On 9/17/21 5:55 PM, Huang, Ying wrote:
>> @@ -3147,6 +3177,16 @@ static void __set_migration_target_nodes
>>  	int node;
>>  
>>  	/*
>> +	 * The "migration path" array is heavily optimized
>> +	 * for reads.  This is the write side which incurs a
>> +	 * very heavy synchronize_rcu().  Avoid this overhead
>> +	 * when nothing of consequence has changed since the
>> +	 * last write.
>> +	 */
>> +	if (!node_demotion_topo_changed())
>> +		return;
>> +
>> +	/*
>>  	 * Avoid any oddities like cycles that could occur
>>  	 * from changes in the topology.  This will leave
>>  	 * a momentary gap when migration is disabled.
> Now synchronize_rcu() is called in disable_all_migrate_targets(), which
> is called for MEM_GOING_OFFLINE.  Can we remove the synchronize_rcu()
> from disable_all_migrate_targets() and call it in
> __set_migration_target_nodes() before we update the node_demotion[]?

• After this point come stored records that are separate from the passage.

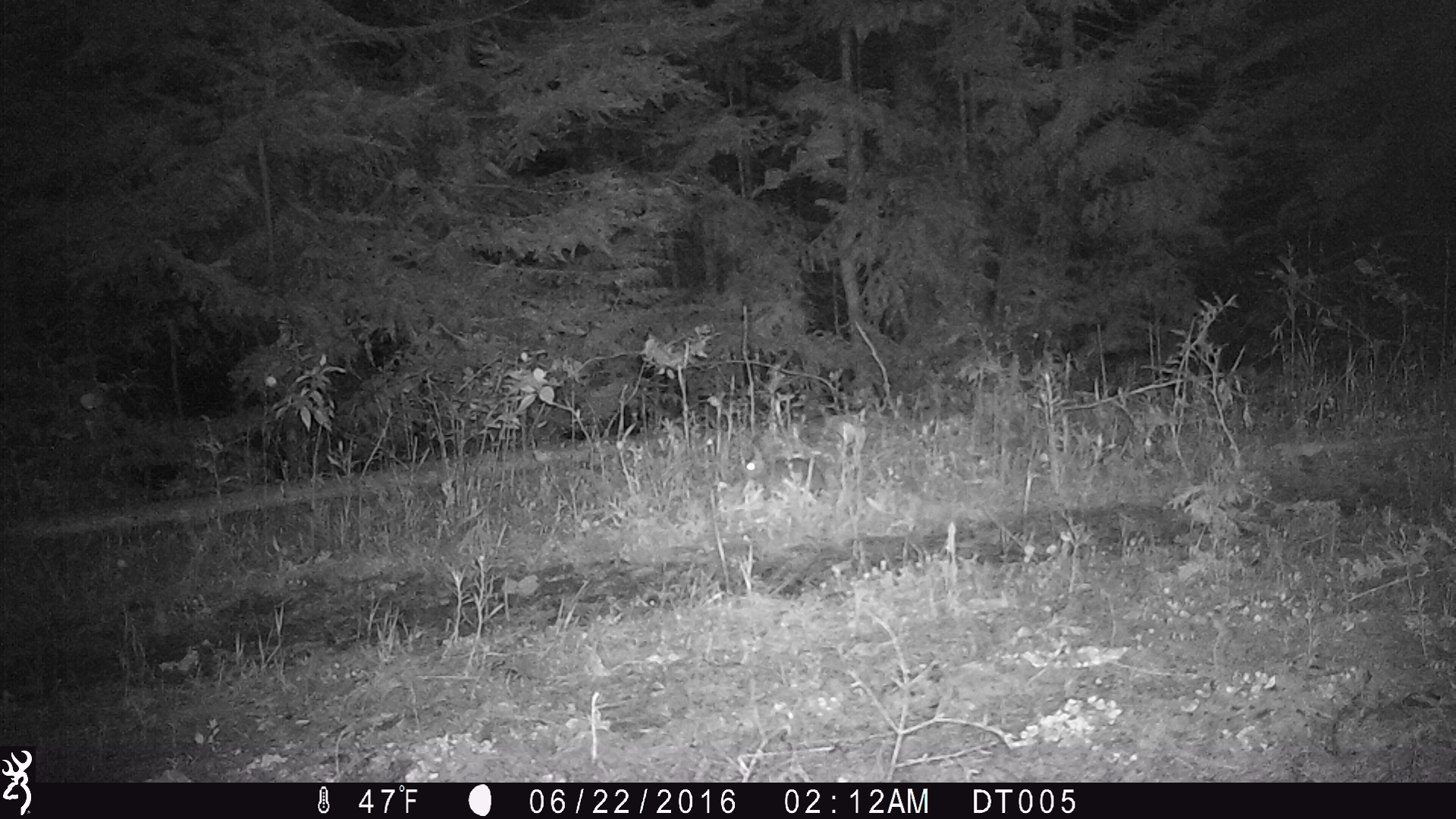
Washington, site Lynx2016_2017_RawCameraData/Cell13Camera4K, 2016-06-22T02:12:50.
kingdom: Animalia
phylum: Chordata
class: Mammalia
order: Lagomorpha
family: Leporidae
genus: Lepus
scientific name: Lepus americanus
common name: snowshoe hare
Lepus americanus (snowshoe hare). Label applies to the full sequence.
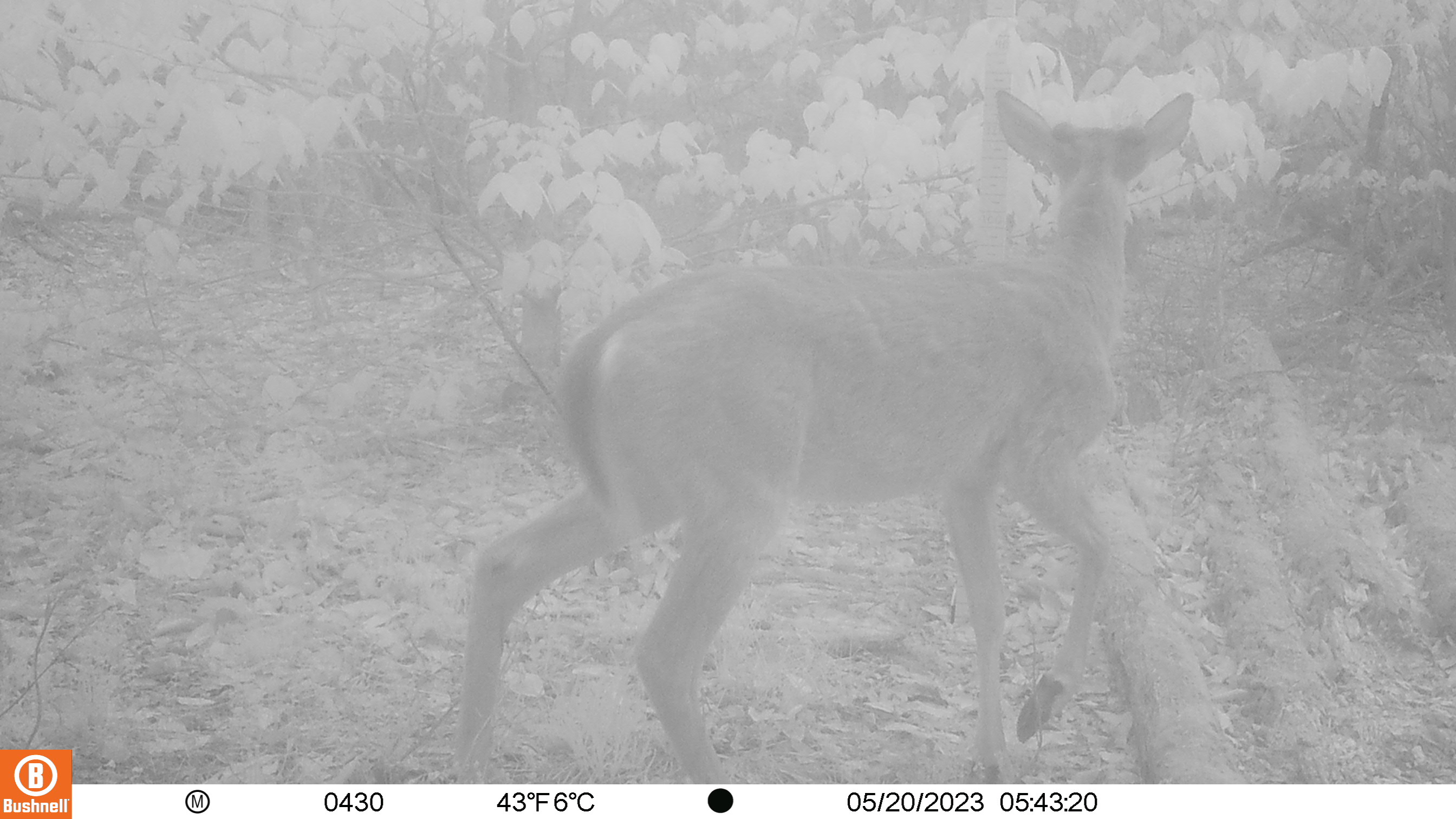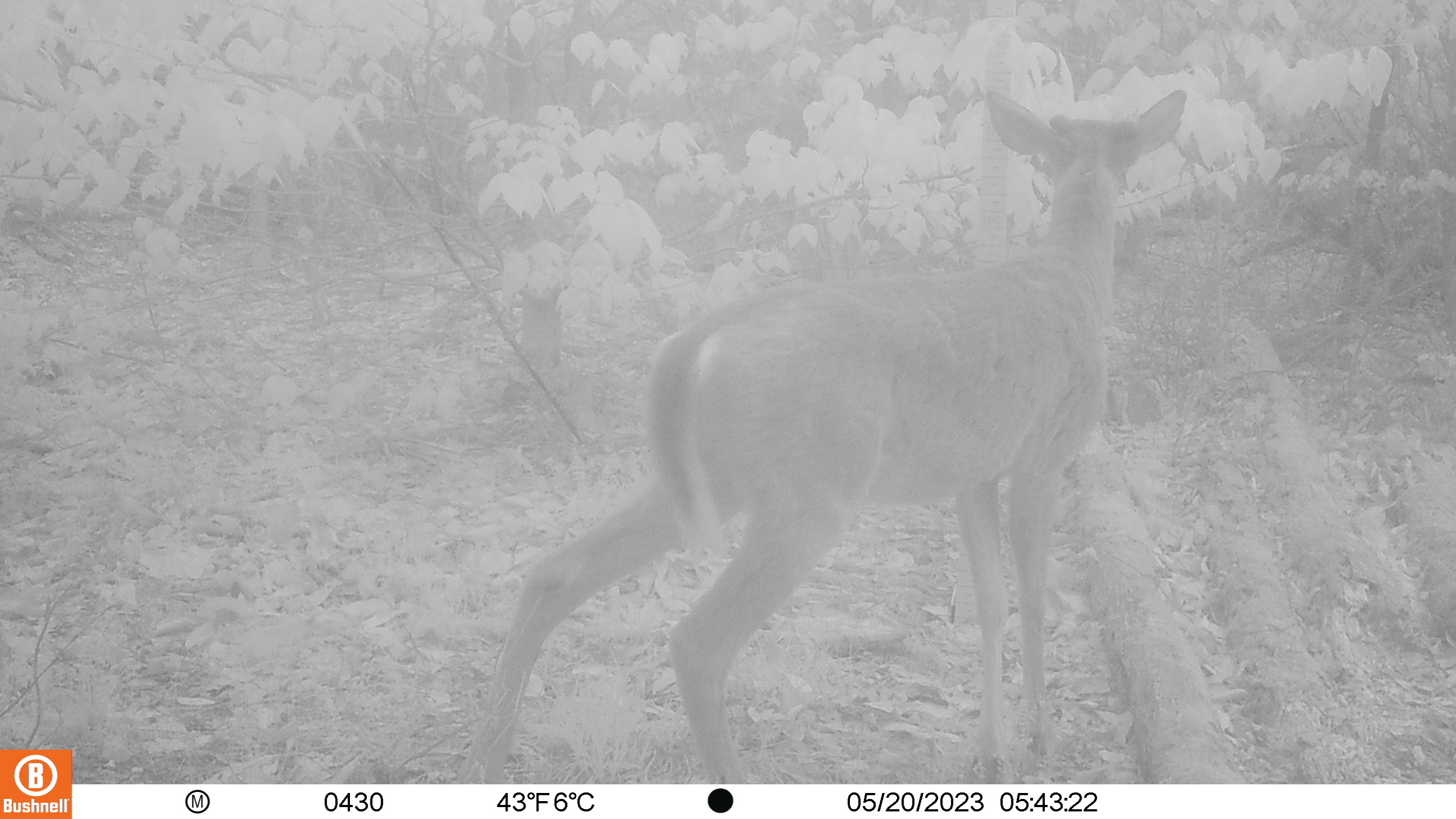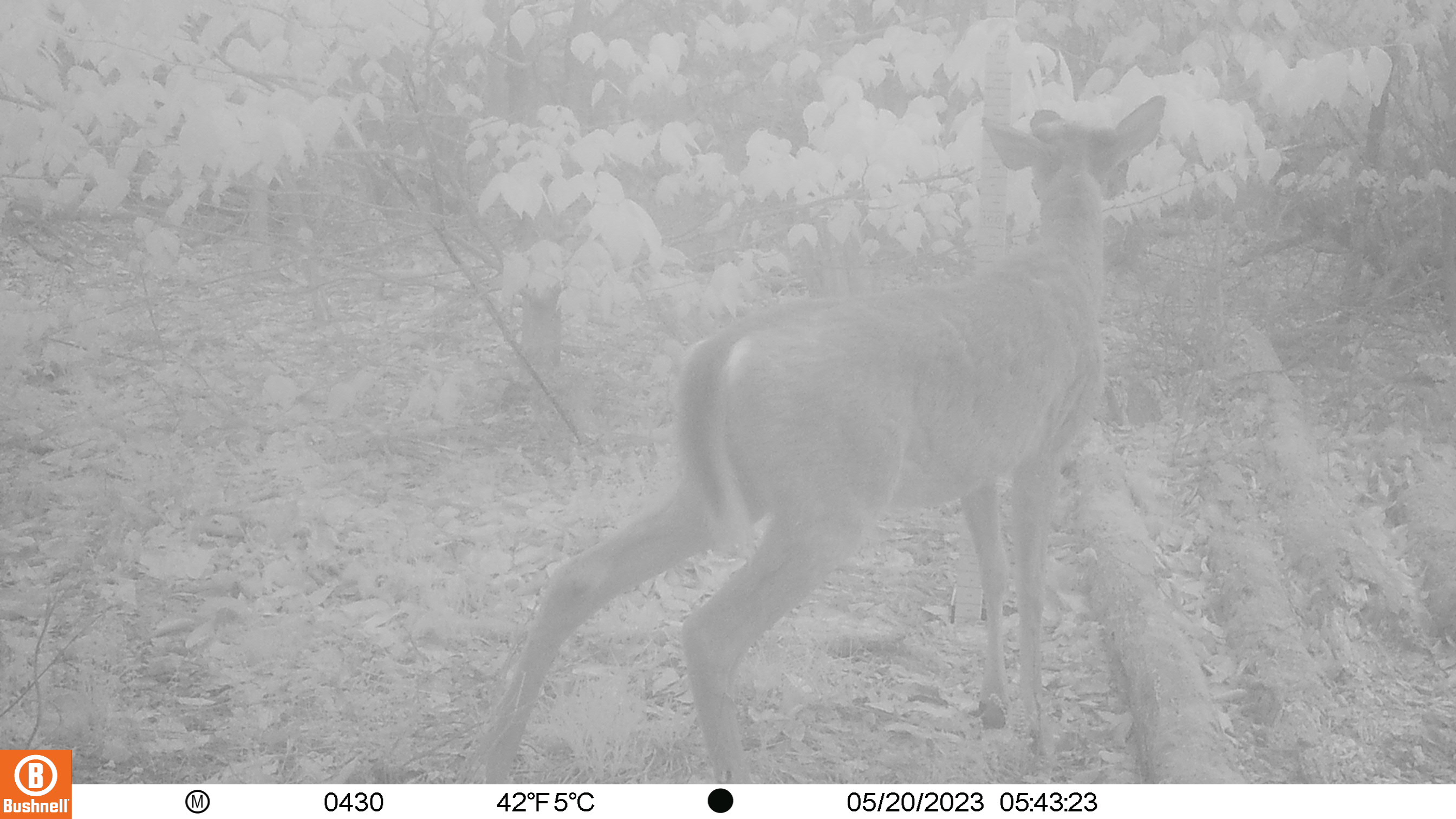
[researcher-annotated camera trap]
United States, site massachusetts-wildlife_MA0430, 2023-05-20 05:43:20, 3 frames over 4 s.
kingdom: Animalia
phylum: Chordata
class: Mammalia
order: Artiodactyla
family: Cervidae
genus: Odocoileus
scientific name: Odocoileus virginianus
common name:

I see what you are saying.  This patch just targeted
__set_migration_target_nodes() which is called in for
MEM_ONLINE/OFFLINE.  But, it missed MEM_GOING_OFFLINE's call to
disable_all_migrate_targets().

I think I found something better than what I had in this patch, or the
tweak you suggested: The 'memory_notify->status_change_nid' field is
passed to all memory hotplug notifiers and tells us whether the node is
going online/offline.  Instead of trying to track the changes, I think
we can simply rely on it to tell us when a node is going online/offline.

This removes the need for the demotion code to track *any* state.  I've
attached a totally untested patch to do this.